◆ **Selected text**
☆ ☆ ☆ ☆
Vangelis' first compositions were for the French film director Frederic Rossif in a series of outstanding wildlife films. Collections of this music appeared on the two compilation albums L'Apocalypse des Animaux  and Opera Sauvage. At the same time he was the leader of a flower power group called Aphrodite's Child. The Paris-based group was one of the first to use the early synthesizers that had been developed in America by Robert Moog.

In 1974 Vangelis moved to London and set up a studio or sound  laboratory which was his creative base for more than 10 years. From it emerged tricky original musical works in which he pioneered the use of the electronic synthesizer. Although he has championed the use of electronics in music, he sees the dehumanising effect of computers creating music.

"I put first the human being and then the machine. I see the computer being at the service of the human being. There is nothing wrong with science and machines if they are used as tools of the musicians."

Obvious

"I started very, very early. It was obvious to me that synthesizers were a continuation of the modern instruments. They were much more adaptable than other instruments. Sound is very important and synthesizers give you the key to go into unknown areas more than any other conventional instrument. I love every instrument because every instrument makes a unique sound. But a synthesizer can copy sounds and make up its own sounds."

Vangelis says his only opposition to synthesizers is the way their makers design them.

"I want an instrument that I can involve myself with, that I can have a love affair with. I have to be able to talk to the instrument like you talk to a computer. Sometimes if the answer is a bit slow you lose the immediacy. The way that electronic music is created today unfortunately does not help the creativity of the composer. That's why so many electronic records sound the same - the musicians are obliged to go through the same system of computerised music and end up with the same result whether you want it or not. It is very, very difficult."
☆ ☆ ☆ ☆
Collected data entries:
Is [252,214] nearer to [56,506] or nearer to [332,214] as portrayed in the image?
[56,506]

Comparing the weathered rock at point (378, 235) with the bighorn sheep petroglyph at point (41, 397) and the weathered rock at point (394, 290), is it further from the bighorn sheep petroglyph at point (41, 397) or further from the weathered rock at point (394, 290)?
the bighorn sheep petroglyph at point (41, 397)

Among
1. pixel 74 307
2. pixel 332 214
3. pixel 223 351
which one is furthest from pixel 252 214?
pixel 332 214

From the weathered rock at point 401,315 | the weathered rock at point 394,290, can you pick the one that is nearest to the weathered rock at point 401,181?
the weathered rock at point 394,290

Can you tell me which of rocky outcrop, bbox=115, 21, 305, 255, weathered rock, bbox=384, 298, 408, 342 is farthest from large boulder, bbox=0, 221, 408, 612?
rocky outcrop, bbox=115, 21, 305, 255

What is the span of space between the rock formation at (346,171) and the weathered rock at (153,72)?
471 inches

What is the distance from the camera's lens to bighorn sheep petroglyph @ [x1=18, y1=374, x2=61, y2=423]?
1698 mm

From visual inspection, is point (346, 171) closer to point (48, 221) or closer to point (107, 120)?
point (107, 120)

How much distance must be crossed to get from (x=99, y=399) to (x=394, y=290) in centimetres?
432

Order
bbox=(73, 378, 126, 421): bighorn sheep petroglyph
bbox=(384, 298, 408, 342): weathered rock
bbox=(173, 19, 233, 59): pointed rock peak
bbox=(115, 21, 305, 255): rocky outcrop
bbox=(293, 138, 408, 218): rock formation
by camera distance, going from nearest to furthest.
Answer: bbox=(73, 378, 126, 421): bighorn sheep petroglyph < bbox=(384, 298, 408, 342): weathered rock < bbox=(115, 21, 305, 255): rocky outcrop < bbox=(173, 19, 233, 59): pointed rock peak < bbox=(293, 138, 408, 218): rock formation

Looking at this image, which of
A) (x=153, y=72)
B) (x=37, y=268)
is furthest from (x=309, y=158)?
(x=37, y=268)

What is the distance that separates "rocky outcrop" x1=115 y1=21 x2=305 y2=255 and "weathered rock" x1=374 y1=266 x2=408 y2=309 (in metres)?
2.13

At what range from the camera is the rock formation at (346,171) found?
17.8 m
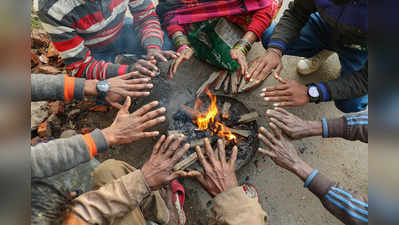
☆ ☆ ☆ ☆
◆ **Work instruction A**
In the passage about Vangelis, who developed the early synthesizers that the Paris-based group was one of the first to use?
◆ **Work instruction B**
Please pick up the passage about Vangelis after its final sentence and continue it.

◆ **Answer A**
Robert Moog, in America.

◆ **Answer B**
The new Vangelis album Themes features five haunting soundtrack themes available for the first time. There is the slow piano melody from Costa Gavras' political thriller Missing, two pieces from Bladerunner which did not appear on the soundtrack, the opening music from Mutiny On The Bounty and the theme from Japanese director Kurahara's masterpiece Antarctica. In deciding the films he will score Vangelis never reads the script.

"It's dangerous to read the script. As soon as you do that you create your own movie. I always see the film before I decide," he says. "No matter what I do, whether it is a ballet or a film, I have to feel something about it. I never look at it as a business proposition."

Humble

He has written soundtracks for a wide range of films from documentaries to political thrillers to science fiction.

"I never asked myself whether these films would be successful or not. Something like Chariots was quite a humble production with a low budget. Nobody thought it was going to be successful. Most of the films I'm interested in do not have the recipe for success."

Since his early days in Greece Vangelis has been very interested in ethnic music. His album Odes made with Irene Papas is a collection of traditional Greek songs and in 1983 he created the stunning electronic score for Michael Kakayanis' staging of Elektra at the historic amphitheatre at Epidauros in Greece. His music is truly international and he is able to create musical portraits of many different countries.

"Australia has very important ethnic music. I believe that all the ethnic musics of the world have common points, because they refer to the common truths, the biological laws and cosmic laws."

And how has he managed over the space of 20 albums to come up with an unlimited supply of melodies?

"Well, I think melody is around us inspace. It's in nature. We are bathing in sound. We either hear it or we don't hear it. If we make ourselves available it comes to us. I'm no more than a radar that receives a message from the spheres."

Vangelis has never travelled to Australia and seldom performs live. His current preoccupation is with his studio and the creation of even more different kinds of music.

He says: "I don't know what I'll be doing tomorrow. It could be another film score. Who knows!"